Effects of mixed-ligand complex formation on deprotonation of amide groups in acid amides and peptides

Abstract

The stability constants of the parent complexes of the A ligands glycinamide, glycylglycinamide, and N-acetylhistidine with copper(II), and of the mixed complexes formed with the B ligands glycine, 2,3-diaminopropionic acid, tiron, histamine, L-histidine, and 2,2′-bipyridyl, have been determined from pH-metric measurements. It has been found that glycinamide forms mixed-ligand complexes of composition [CuAB] and [CuABH_–1](charges omitted), and most favourably with histamine, L-histidine, or 2,2′-bipyridyl.

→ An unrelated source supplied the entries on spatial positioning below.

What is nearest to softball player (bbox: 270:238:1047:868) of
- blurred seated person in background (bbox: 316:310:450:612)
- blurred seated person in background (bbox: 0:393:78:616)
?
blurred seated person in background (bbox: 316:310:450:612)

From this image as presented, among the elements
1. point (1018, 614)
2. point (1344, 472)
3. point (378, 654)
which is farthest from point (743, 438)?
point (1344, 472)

In the glycylglycinamide complexes of type [CuABH_–1] the B ligand is co-ordinated to a considerable extent via two equatorial sites, while the bonding in the complex [CuABH_–2], similarly to the other dipeptides, is mainly axial–equatorial. In the parent complexes of copper(II) with N-acetylhistidine and with N-acetylhistamine, deprotonation and co-ordination of the amide group could not be detected. It has been found, however, that the presence of B ligands containing an aromatic N donor permits deprotonation of the amide groups in both N-acetylhistidine and N-acetylhistamine.